Professional dramatists help the JUDGE phase by examining life situations and the impact that choices made have on them: peer pressure to have sex, alcohol use and abuse at parties, abortion suicide. By this stage a deep level of trust has been built up in the group and with leaders, as boys and girls begin to share some of the immense life choices they have already had to make - an unwanted pregnancy and subsequent abortion, or someone toying with suicide after bearing tragedy that seems too hard to bear. Towards the end of the week there is a shift from facts, information, discovering the truth to making quality judgments for oneself. How would I act if I found myself in this or that situation?
Invitation to a commitment
On the last day 'role model' speakers are invited, and share their uplifting stories of how they made a difference to communities they live in. Typically Pippa Jarvis shares the story of her family who have opened their home to abandoned babies, giving her 18 brothers and sisters, effectively! She challenges the young participants to be part of the solution rather than the problem. and finally the young people are invited to a pledge ceremony where, if they feel called, or fell the need to join the struggle against HIV/AIDS they pledge to abstain from sexual activity before marriage, and to fidelity to their future spouse. It is not uncommon for 75% of participants in a session to make this pledge.

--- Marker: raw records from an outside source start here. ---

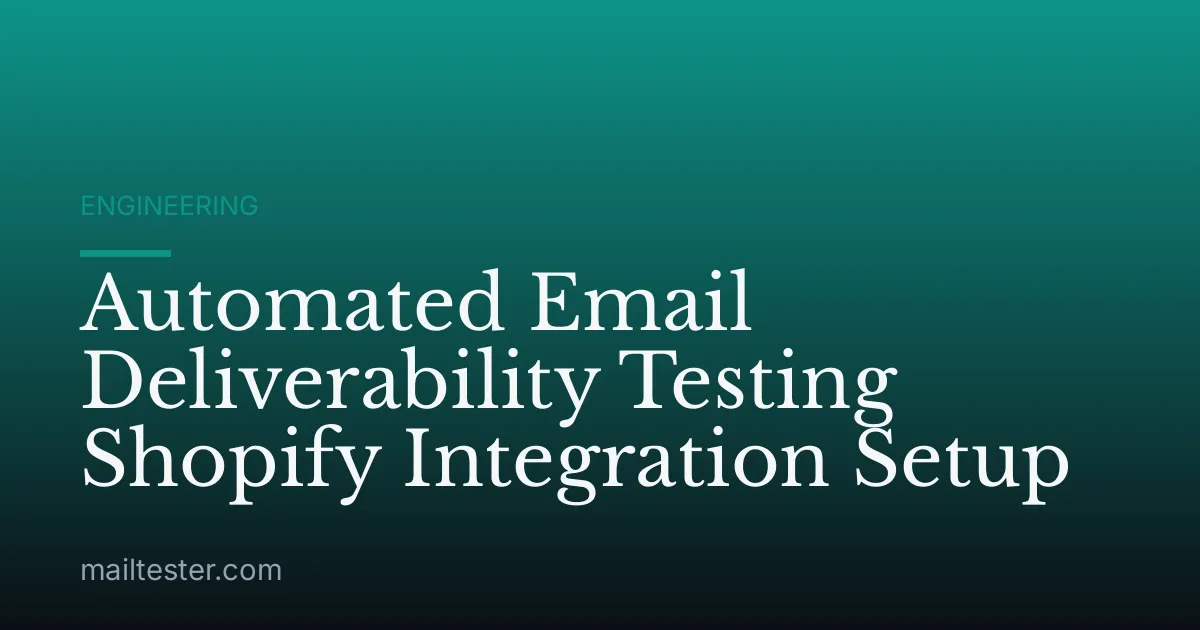 ENGINEERING

Automated Email Deliverability Testing Shopify Integration Setup

mailtester.com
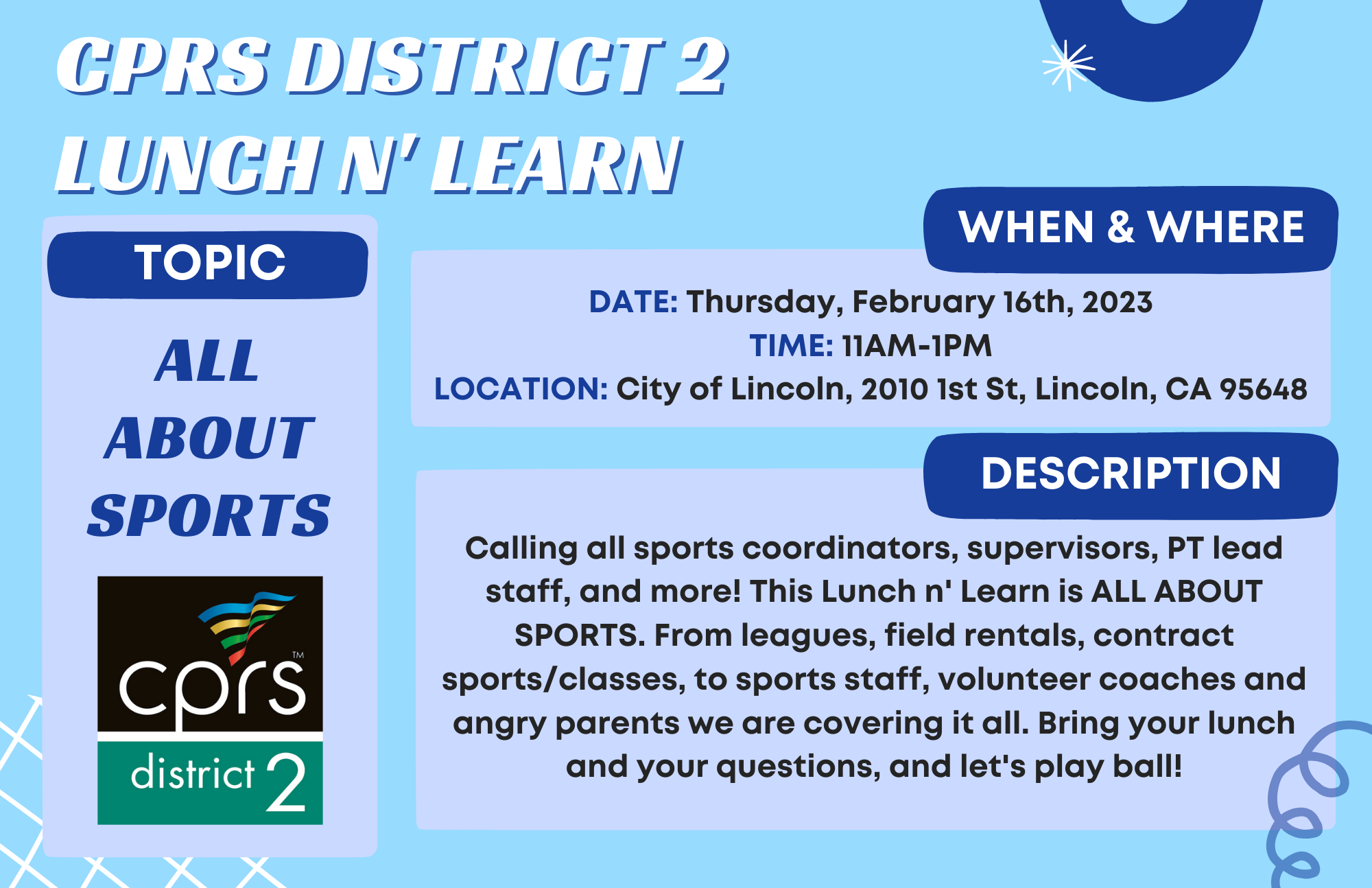 CPRS DISTRICT 2
LUNCH N' LEARN

TOPIC

ALL ABOUT SPORTS

cprs™
district 2

WHEN & WHERE

DATE: Thursday, February 16th, 2023
TIME: 11AM-1PM
LOCATION: City of Lincoln, 2010 1st St, Lincoln, CA 95648

DESCRIPTION

Calling all sports coordinators, supervisors, PT lead staff, and more! This Lunch n' Learn is ALL ABOUT SPORTS. From leagues, field rentals, contract sports/classes, to sports staff, volunteer coaches and angry parents we are covering it all. Bring your lunch and your questions, and let's play ball!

Of course it is not all talks and discussions. There is ample time for games, time to relax, laugh, be young. The recreation is not purely fun. The Salesians recognise that physical challenges shape and augment mental strength, the "I actually did it!' feeling. The change that comes through the LoveMatters programme is significant. If 75% commit to the life-changing choice of abstinence and keep to it, they too become great agents for social change in their communities.